Lalah sat at the very far side of the cramped kitchen. It was more like a corridor with cooking utensils: a sink on the right, oven on the left, cupboards into the ceiling. There wasn't really room for two people. A large standing window of frosted glass sat at the far side of the room. But she'd seen fit to change it.

The electric oven had been ripped out of its standing, cracking the counter-top above it. The boxy cheap cupboards ripped down, smashed into stacked wonky flats; their contents spilling out onto the counter. The sink gave off a strange earthy smell. The frosted glass had a head-sized gap missing, a large crack running up through it like a north and south pole: Setting sun diffusing through it in purples. Blood tickled about its corner; then over the silverwork of the sink. Framed photo smashed with bare-foot. Blood again.
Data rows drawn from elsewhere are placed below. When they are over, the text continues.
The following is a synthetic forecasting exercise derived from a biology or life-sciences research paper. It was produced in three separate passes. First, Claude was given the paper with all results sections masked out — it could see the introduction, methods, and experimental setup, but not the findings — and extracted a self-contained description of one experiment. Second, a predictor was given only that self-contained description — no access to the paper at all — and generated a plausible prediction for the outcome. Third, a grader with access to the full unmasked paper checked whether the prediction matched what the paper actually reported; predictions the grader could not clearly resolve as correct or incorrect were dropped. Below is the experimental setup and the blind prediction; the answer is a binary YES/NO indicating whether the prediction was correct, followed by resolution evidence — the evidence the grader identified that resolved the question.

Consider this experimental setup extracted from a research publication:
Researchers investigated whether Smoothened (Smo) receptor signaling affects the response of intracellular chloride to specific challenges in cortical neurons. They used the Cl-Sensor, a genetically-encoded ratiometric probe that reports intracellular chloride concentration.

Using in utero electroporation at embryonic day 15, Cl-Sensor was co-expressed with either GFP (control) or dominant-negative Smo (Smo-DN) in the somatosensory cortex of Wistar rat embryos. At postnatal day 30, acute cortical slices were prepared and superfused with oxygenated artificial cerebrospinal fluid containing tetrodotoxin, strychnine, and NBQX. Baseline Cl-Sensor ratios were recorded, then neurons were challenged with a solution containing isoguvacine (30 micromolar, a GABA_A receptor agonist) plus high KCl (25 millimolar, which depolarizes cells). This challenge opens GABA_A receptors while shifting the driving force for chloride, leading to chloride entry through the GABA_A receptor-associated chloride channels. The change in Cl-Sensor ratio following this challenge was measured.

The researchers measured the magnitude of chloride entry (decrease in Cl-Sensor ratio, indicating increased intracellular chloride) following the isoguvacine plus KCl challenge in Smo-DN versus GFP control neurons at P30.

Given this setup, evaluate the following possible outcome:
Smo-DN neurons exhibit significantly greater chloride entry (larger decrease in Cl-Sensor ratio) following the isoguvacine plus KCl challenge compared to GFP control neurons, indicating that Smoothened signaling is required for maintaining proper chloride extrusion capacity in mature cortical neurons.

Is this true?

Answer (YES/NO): NO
And she sat on the floor. In a huddle. Wrapped up in herself: knees up, head down, hands over the back of her head. Trying to occupy the smallest physical space she possibly could, trying to disappear from the world. Her heels skipped against the floor, sensing Helen's presence; a wince as raw horn struck the window. The cant of her knees slid; closer and closer to the window as she stared up at the woman: all of her visibly driven away. Her heels marked red against the cheap white plastic flooring: trying to back off into some further space behind herself that didn't exist.

The shadow of Helen drowned the light from her eyes.

Arms lifting to cover her face. Like a child expecting to be struck.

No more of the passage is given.